__Input__.
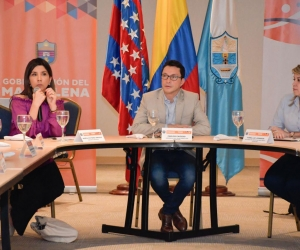 La ministra de Educación, María Victoria Ángulo; se reunió con el gobernador del Magdalena, Carlos Caicedo; y la alcaldesa de Santa Marta, Virna Johnson.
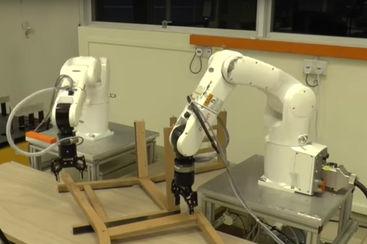 des robots pour assembler les meubles ikea. Black Bedroom Furniture Sets. Home Design Ideas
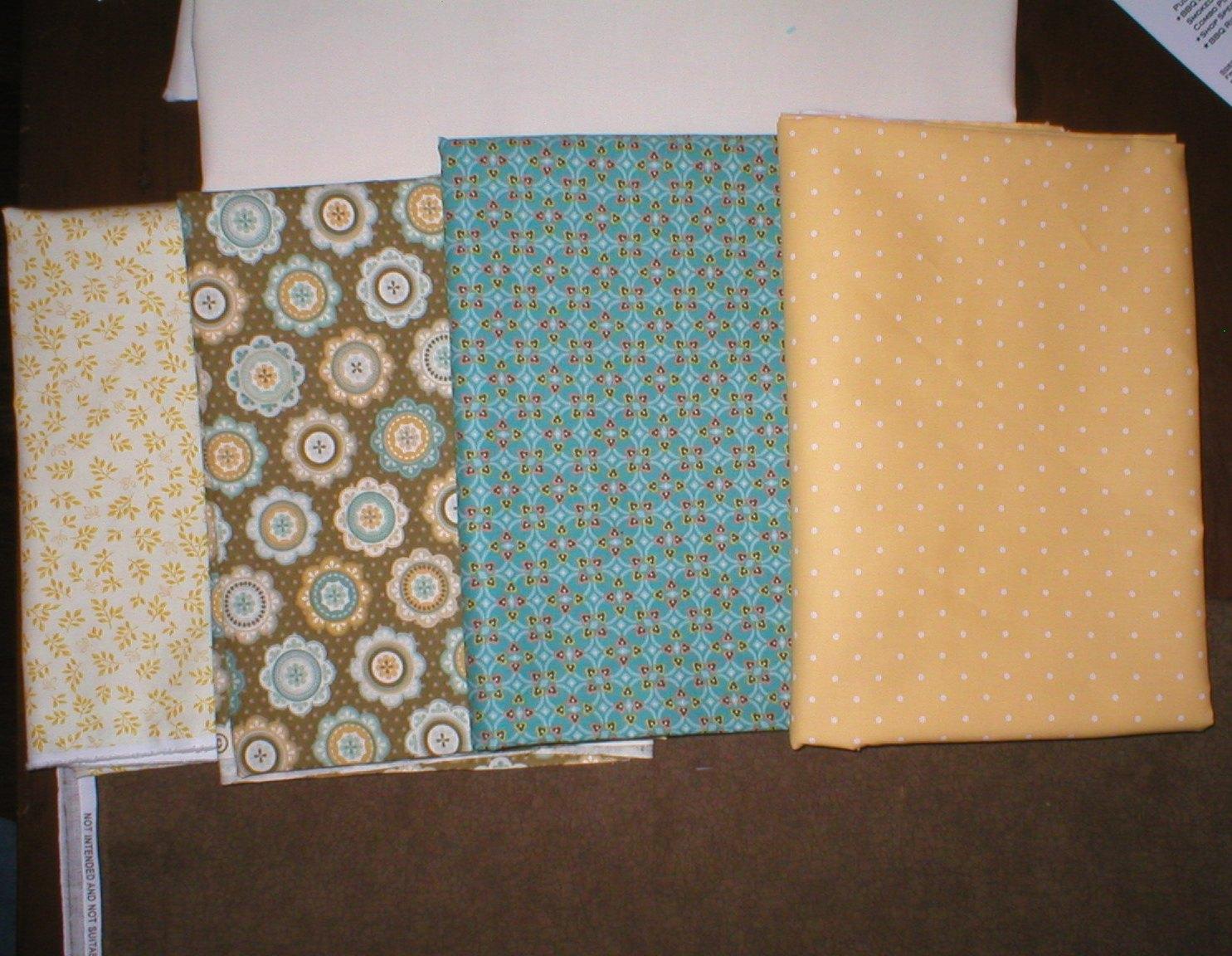 Name:  QB Mystery Fabric3.jpg Views: 380 Size:  314.1 KB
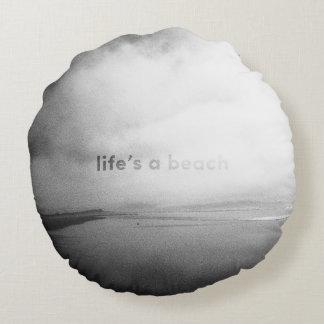 生命はビーチ-白黒印刷の写真です ラウンドクッション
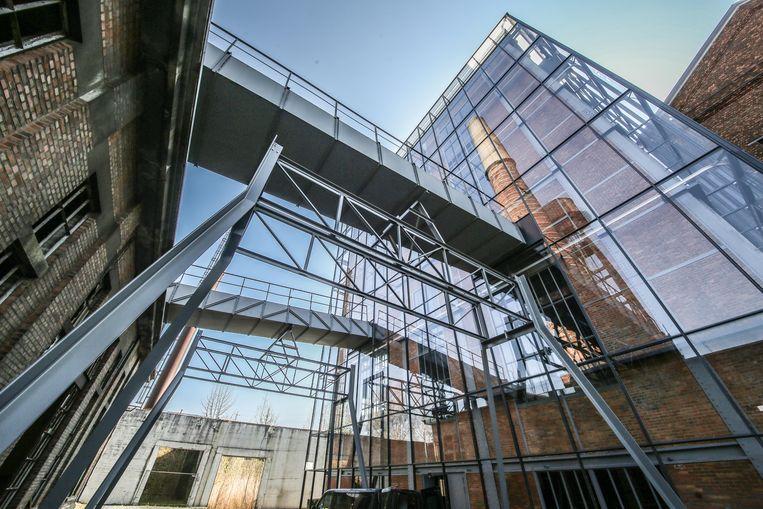 In voormalige elektriciteitscentrale Transfo in Zwevegem werd het gerestaureerde ketelgebouw vrijdagmorgen plechtig geopend.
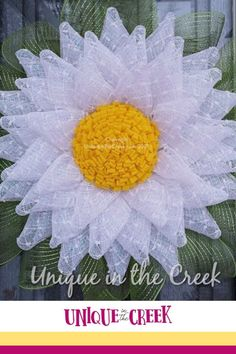 Want a Darling Daisy? Unique in the Creek has your full scope of DIY flower wreaths and so much more! Grab your Unique in the Creek wreath board and all of the supplies you need to create this DIY daisy wreath and so many other wreath projects for your home at uniqueintehcreek.com today! #diywreath #flowerwreath Flower Wreaths, Diy Flowers, How To Make Diy, How To Make Wreaths, Wreath Crafts, Diy Wreath, Diy Your Wedding, Wreath Tutorial, Summer Diy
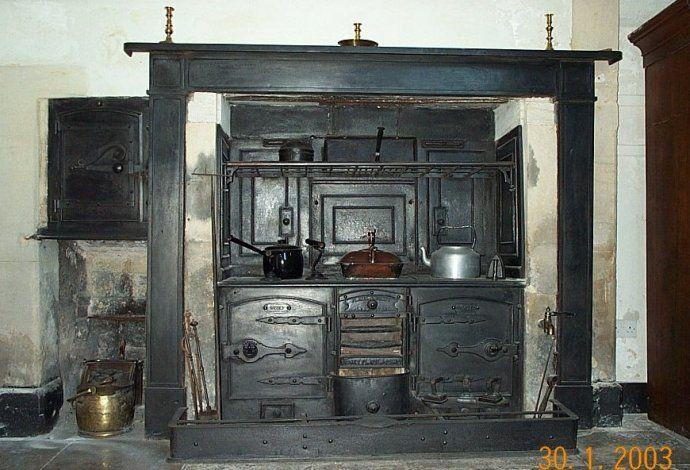 Victorian range by Sidney Flavel & Company of Leamington.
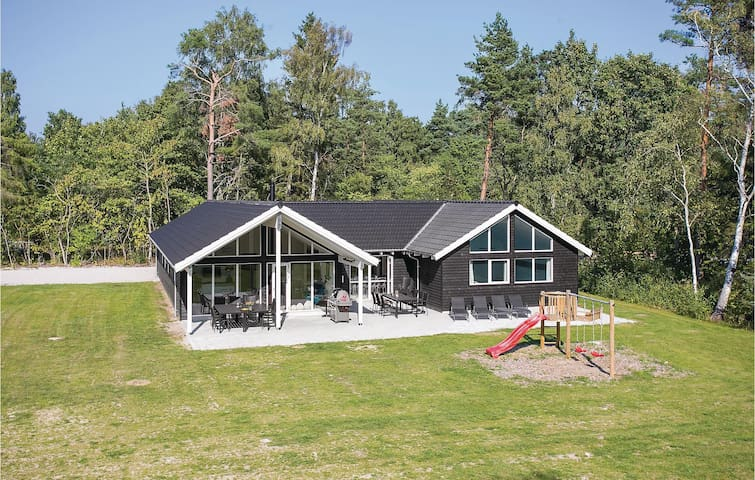 Holiday cottage with 8 bedrooms on 274m² in Frederiksværk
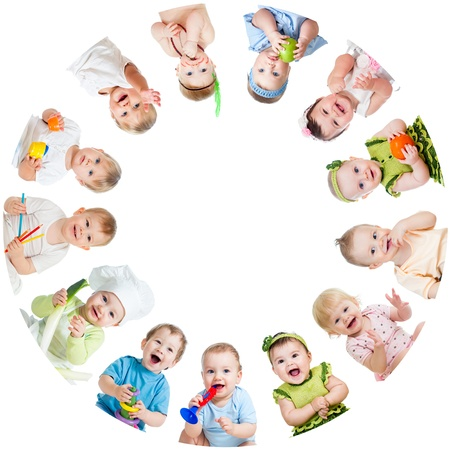 Photo pour Group of smiling kids babies children arranged in circle - image libre de droit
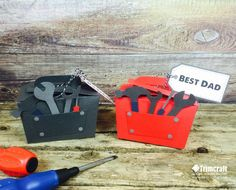 These fun tool box gift boxes are perfect for wrapping up small Father's Day gifts for your dad. With our free printable template, this is handmade gift for the man who has everything… Templates Printable Free, Card Templates, Printables, Kids Tool Box, Rena, Felt Gifts, Construction Party, Fathers Day Crafts, Masculine Cards
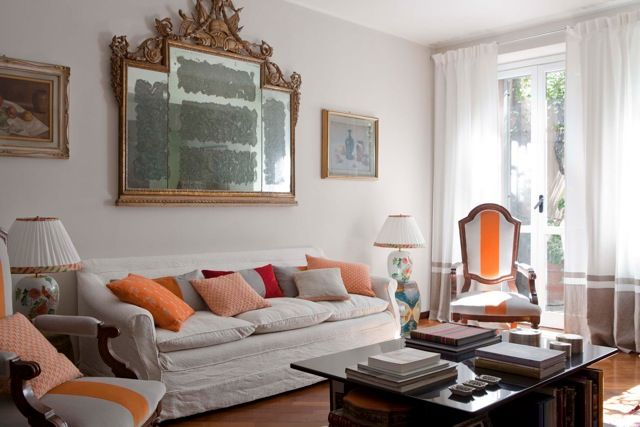 MarinaC - charming apartment in the heart of Milan - decorative cushions and upholstery by #marinacmilano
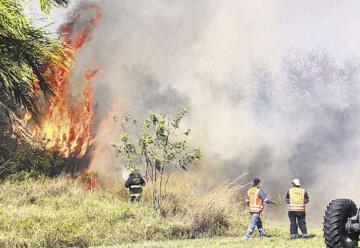 Emergencia: Bomberos operan con equipos viejos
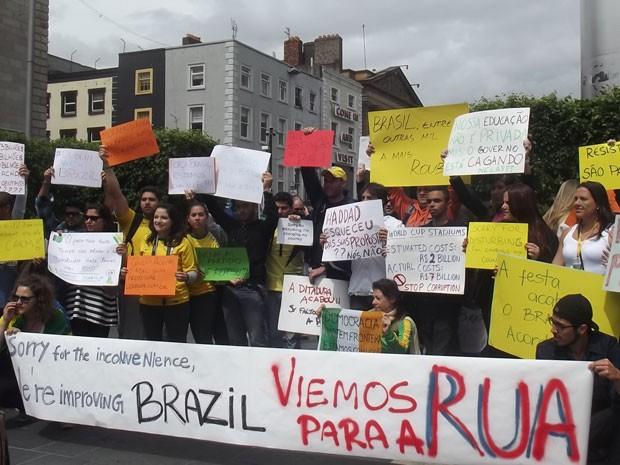 protesto reuniu centenas de brasileiros, segundo a organização do ...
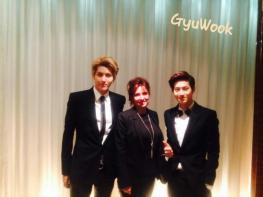 Kris, EXO fan's mom & Suho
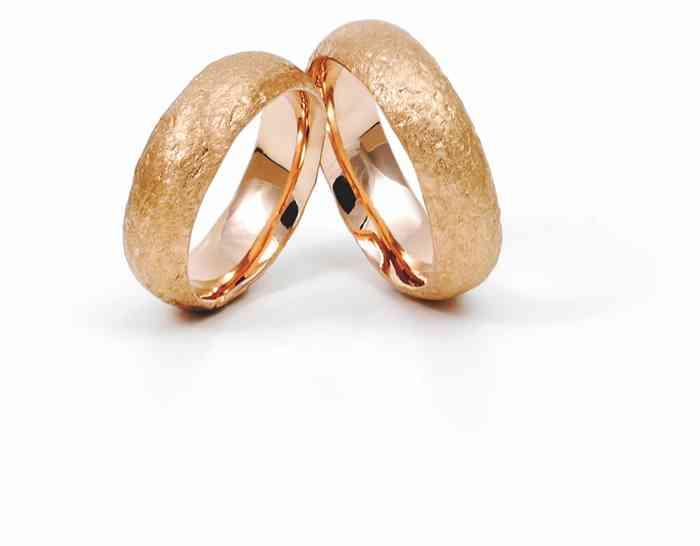 Bei Jan Spille-Schmuck werden alle Ringe individuell von Hand geschmiedet.
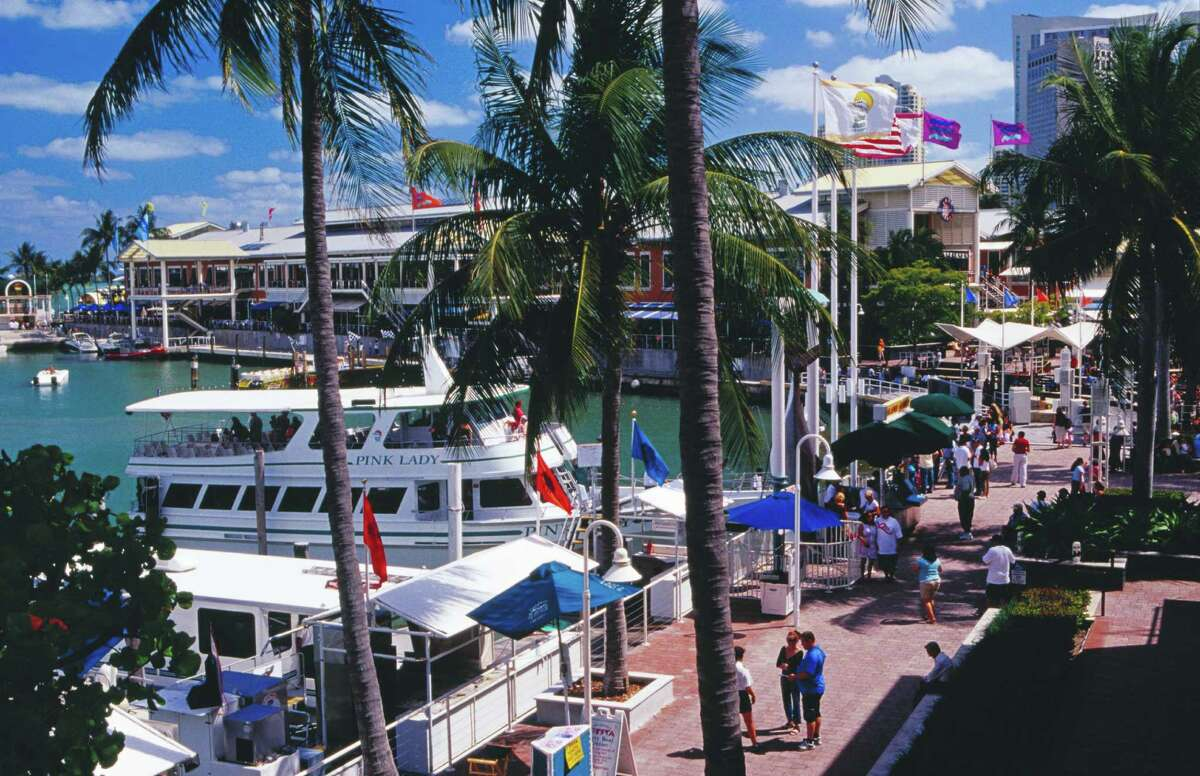 7. Miami Miami has a higher rental vacancy rate at 10.3 percent, but it's slightly easier to find a moving company and laundromat there, with 0.06 of each per 1,000 people. Out of Florida's population, 2.8 percent moved in last year.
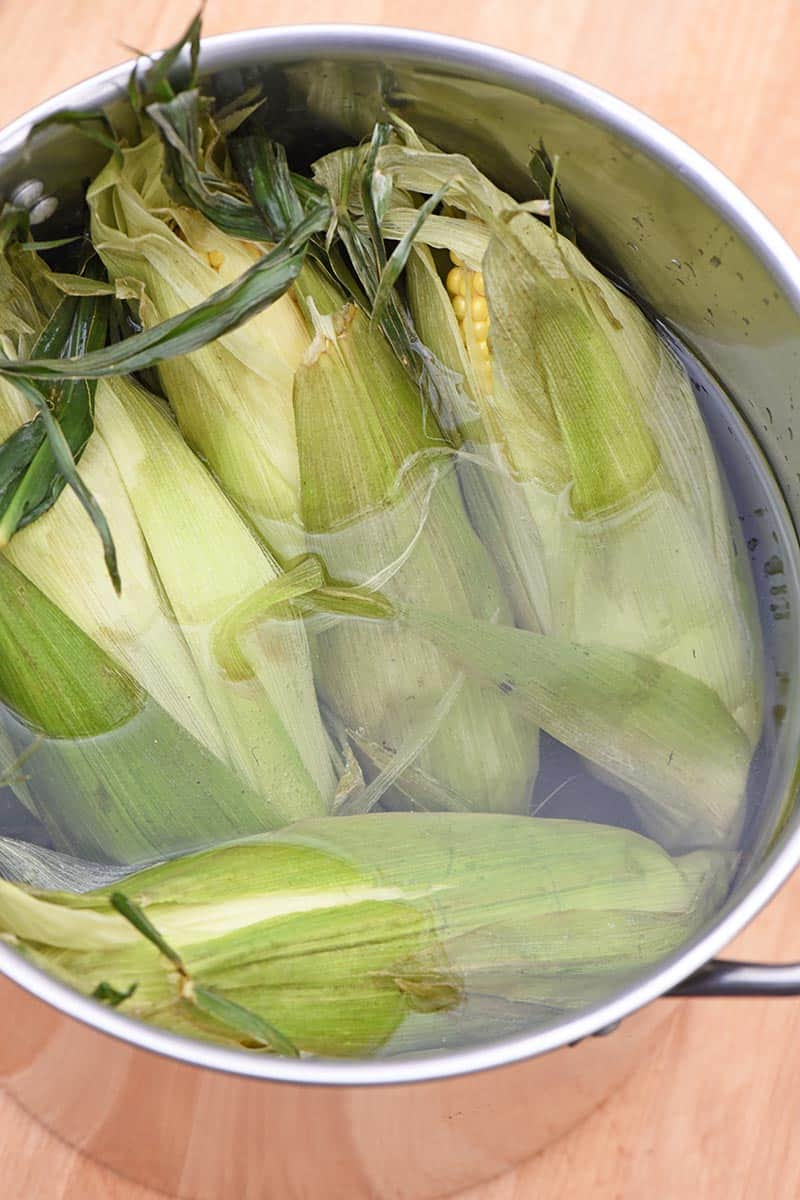 soaking grilled corn in the husk before grilling
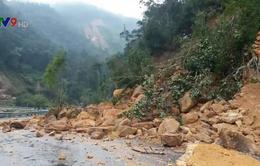 Quốc lộ 27 nối Nha Trang với Đà Lạt sạt lở nghiêm trọng do mưa lớn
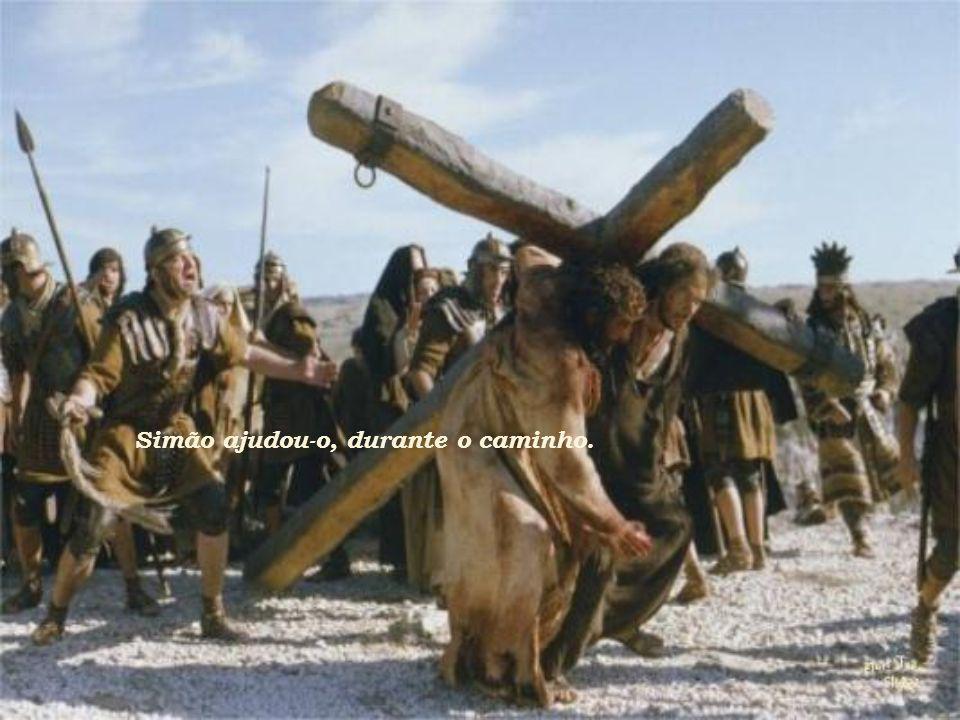 As mulheres que, fielmente, o acompanhavam, enxugaram o seu rosto e lhe ofereceram água durante o caminho.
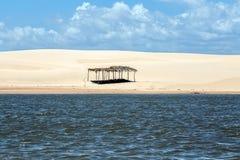 Eine Hütte verlor zwischen dem Himmel und dem Meer stockfoto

__Work instructions__. What you produce should repeat the data word for word while omitting all images.

__Task response__.
 La ministra de Educación, María Victoria Ángulo; se reunió con el gobernador del Magdalena, Carlos Caicedo; y la alcaldesa de Santa Marta, Virna Johnson.
 des robots pour assembler les meubles ikea. Black Bedroom Furniture Sets. Home Design Ideas
 Name:  QB Mystery Fabric3.jpg Views: 380 Size:  314.1 KB
 生命はビーチ-白黒印刷の写真です ラウンドクッション
 In voormalige elektriciteitscentrale Transfo in Zwevegem werd het gerestaureerde ketelgebouw vrijdagmorgen plechtig geopend.
 Want a Darling Daisy? Unique in the Creek has your full scope of DIY flower wreaths and so much more! Grab your Unique in the Creek wreath board and all of the supplies you need to create this DIY daisy wreath and so many other wreath projects for your home at uniqueintehcreek.com today! #diywreath #flowerwreath Flower Wreaths, Diy Flowers, How To Make Diy, How To Make Wreaths, Wreath Crafts, Diy Wreath, Diy Your Wedding, Wreath Tutorial, Summer Diy
 Victorian range by Sidney Flavel & Company of Leamington.
 Holiday cottage with 8 bedrooms on 274m² in Frederiksværk
 Photo pour Group of smiling kids babies children arranged in circle - image libre de droit
 These fun tool box gift boxes are perfect for wrapping up small Father's Day gifts for your dad. With our free printable template, this is handmade gift for the man who has everything… Templates Printable Free, Card Templates, Printables, Kids Tool Box, Rena, Felt Gifts, Construction Party, Fathers Day Crafts, Masculine Cards
 MarinaC - charming apartment in the heart of Milan - decorative cushions and upholstery by #marinacmilano
 Emergencia: Bomberos operan con equipos viejos
 protesto reuniu centenas de brasileiros, segundo a organização do ...
 Kris, EXO fan's mom & Suho
 Bei Jan Spille-Schmuck werden alle Ringe individuell von Hand geschmiedet.
 7. Miami Miami has a higher rental vacancy rate at 10.3 percent, but it's slightly easier to find a moving company and laundromat there, with 0.06 of each per 1,000 people. Out of Florida's population, 2.8 percent moved in last year.
 soaking grilled corn in the husk before grilling
 Quốc lộ 27 nối Nha Trang với Đà Lạt sạt lở nghiêm trọng do mưa lớn
 As mulheres que, fielmente, o acompanhavam, enxugaram o seu rosto e lhe ofereceram água durante o caminho.
 Eine Hütte verlor zwischen dem Himmel und dem Meer stockfoto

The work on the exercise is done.